Maintenance & Operations — CachorroSpace

Overview

The knowledge graph is a living resource. Over time, observations accumulate, entities grow, and patterns shift. Without periodic maintenance, the graph degrades — duplicate observations inflate search results, oversized entities lose topical focus, and stale entries compete with fresh data for ranking relevance.

sofia acts as the gatekeeper for all maintenance operations. No tool in the maintenance toolkit modifies the graph without explicit approval. The philosophy is straightforward: tools flag issues, humans decide what to do.

The maintenance tools are read-only by design — they report, they never modify without explicit approval. This section covers four operational concerns and wraps up with best practices for keeping the graph healthy.

Semantic Deduplication

When new observations are added to an entity, the system checks them against existing observations for that entity. If a new observation is semantically similar to one that already exists, it is not discarded — instead, it is flagged for later review.

How flagging works

The observations table includes a similarity_flag column (default 0). When add_observations() runs, it calculates cosine similarity between the incoming observation and every existing observation for that entity:

Condition	Threshold	Action
Cosine similarity >= 0.85	`0.85`	Set `similarity_flag=1` on the new observation
Containment score >= 0.70 (asymmetric length)	`0.70`	Set `similarity_flag=1` on the new observation
No match	—	`similarity_flag` stays `0`

The combined similarity check handles asymmetric text length. When one text is at least 2x longer than the other (length ratio >= 2.0), cosine similarity alone is unreliable — a short observation will always look similar to a long one that contains it. In that case, the system computes a containment score (the fraction of the shorter text’s tokens present in the longer one). If containment >= 0.7, the observation is flagged even if cosine similarity is below 0.85.

:::note Flagged observations are not deleted and are not hidden from search. They remain in the graph and participate in embeddings and ranking. Flagging is a signal for the reviewer, not an automatic filter. :::

Reviewing flagged observations

Use find_duplicate_observations to surface flagged pairs within an entity:

find_duplicate_observations(entity_name: str, threshold: float = 0.85, containment_threshold: float = 0.7)

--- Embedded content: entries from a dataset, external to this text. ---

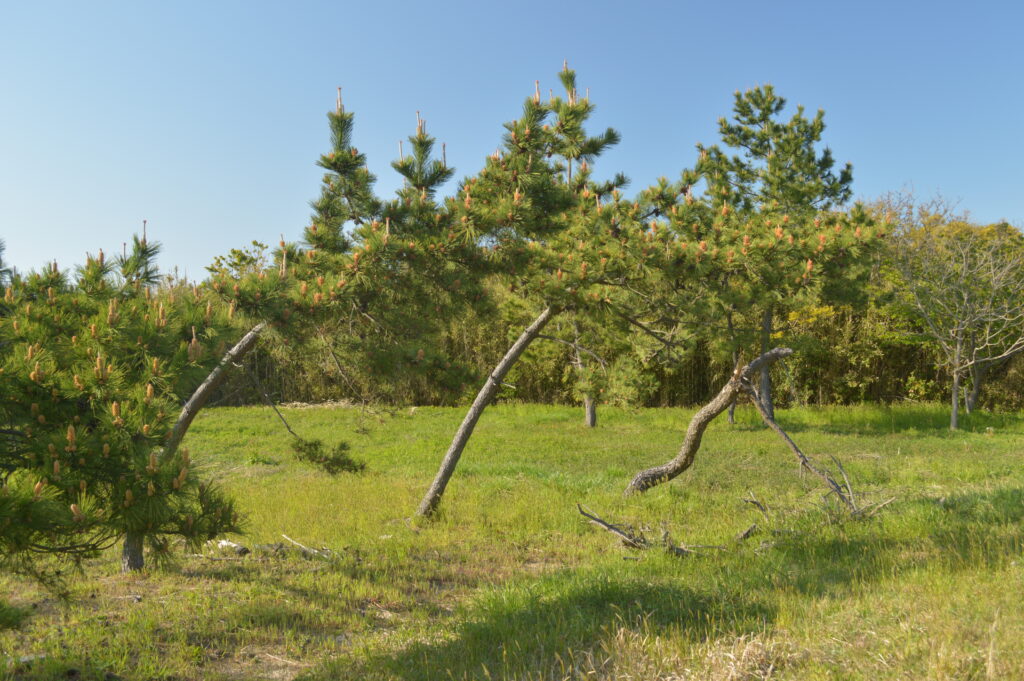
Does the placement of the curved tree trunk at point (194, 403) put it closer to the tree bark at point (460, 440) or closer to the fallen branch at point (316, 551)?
the fallen branch at point (316, 551)

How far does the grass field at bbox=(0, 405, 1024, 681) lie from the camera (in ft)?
11.1

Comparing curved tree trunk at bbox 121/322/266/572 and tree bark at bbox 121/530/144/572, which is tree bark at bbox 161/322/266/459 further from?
tree bark at bbox 121/530/144/572

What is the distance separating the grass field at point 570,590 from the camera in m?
3.39

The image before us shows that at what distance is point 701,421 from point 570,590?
118 inches

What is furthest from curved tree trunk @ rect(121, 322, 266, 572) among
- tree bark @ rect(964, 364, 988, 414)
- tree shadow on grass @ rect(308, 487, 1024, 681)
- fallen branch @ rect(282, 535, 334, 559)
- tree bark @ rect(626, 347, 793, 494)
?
tree bark @ rect(964, 364, 988, 414)

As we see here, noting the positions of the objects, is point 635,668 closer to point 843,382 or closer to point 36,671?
point 36,671

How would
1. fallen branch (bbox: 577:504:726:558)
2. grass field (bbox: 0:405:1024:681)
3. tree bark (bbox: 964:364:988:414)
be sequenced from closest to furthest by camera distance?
grass field (bbox: 0:405:1024:681)
fallen branch (bbox: 577:504:726:558)
tree bark (bbox: 964:364:988:414)

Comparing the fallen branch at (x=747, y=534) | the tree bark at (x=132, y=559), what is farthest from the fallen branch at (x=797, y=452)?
the tree bark at (x=132, y=559)

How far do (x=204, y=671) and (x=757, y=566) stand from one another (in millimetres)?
3680

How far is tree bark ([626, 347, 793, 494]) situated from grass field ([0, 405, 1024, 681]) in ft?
0.90

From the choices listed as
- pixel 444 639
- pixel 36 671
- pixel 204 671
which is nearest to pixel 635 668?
pixel 444 639

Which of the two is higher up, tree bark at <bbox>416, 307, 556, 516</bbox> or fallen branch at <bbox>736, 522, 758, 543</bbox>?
tree bark at <bbox>416, 307, 556, 516</bbox>

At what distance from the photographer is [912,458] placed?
1059 centimetres

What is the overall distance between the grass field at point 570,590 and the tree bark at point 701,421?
10.8 inches
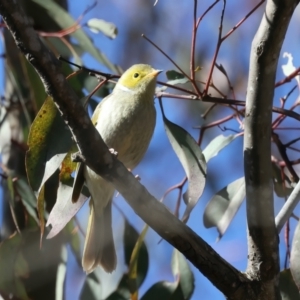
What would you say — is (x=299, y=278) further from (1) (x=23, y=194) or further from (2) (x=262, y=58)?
(1) (x=23, y=194)

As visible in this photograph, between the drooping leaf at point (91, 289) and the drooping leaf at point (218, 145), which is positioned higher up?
the drooping leaf at point (218, 145)

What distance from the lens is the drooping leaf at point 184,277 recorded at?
236cm

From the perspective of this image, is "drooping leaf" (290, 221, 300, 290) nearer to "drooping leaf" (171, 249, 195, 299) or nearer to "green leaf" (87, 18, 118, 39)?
"drooping leaf" (171, 249, 195, 299)

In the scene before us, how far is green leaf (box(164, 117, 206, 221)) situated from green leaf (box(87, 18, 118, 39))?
0.83m

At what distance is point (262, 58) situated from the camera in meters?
1.46

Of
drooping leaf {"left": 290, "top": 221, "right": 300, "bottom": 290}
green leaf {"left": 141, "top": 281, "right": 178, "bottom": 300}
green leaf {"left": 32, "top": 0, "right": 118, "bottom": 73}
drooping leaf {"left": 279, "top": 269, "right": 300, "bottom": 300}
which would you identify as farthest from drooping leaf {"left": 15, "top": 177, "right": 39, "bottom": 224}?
drooping leaf {"left": 290, "top": 221, "right": 300, "bottom": 290}

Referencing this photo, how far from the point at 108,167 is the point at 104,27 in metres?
1.33

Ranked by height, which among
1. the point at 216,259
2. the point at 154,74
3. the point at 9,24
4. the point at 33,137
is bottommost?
the point at 216,259

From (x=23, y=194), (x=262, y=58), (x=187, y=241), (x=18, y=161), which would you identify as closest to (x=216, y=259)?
(x=187, y=241)

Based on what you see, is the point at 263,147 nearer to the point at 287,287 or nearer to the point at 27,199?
the point at 287,287

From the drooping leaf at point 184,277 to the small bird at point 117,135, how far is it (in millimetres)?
243

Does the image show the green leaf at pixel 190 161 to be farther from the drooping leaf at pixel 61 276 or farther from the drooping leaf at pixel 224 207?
the drooping leaf at pixel 61 276

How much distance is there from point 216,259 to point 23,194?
110cm

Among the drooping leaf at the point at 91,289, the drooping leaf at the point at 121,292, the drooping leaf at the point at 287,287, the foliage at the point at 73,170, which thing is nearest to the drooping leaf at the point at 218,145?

The tool returns pairs of observations with their similarity and containment scores, so you can decide which to keep and which to remove.

Deduplication workflow

1. Detect    — add_observations() automatically flags similar observations
2. Review    — find_duplicate_observations() surfaces flagged pairs
3. Consolidate — delete_observations() removes the redundant ones

Step 3 is manual. After deciding which observation to keep, use delete_observations() from the Tools Reference to remove the duplicate. The remaining observation’s embedding is regenerated automatically.

Entity Splitting

Entities can grow beyond their useful scope. A session entity that started with task notes may accumulate architecture decisions, deployment records, and debugging logs. When that happens, the entity loses topical coherence — search results become noisy, and the embedding represents a blurred average of unrelated topics.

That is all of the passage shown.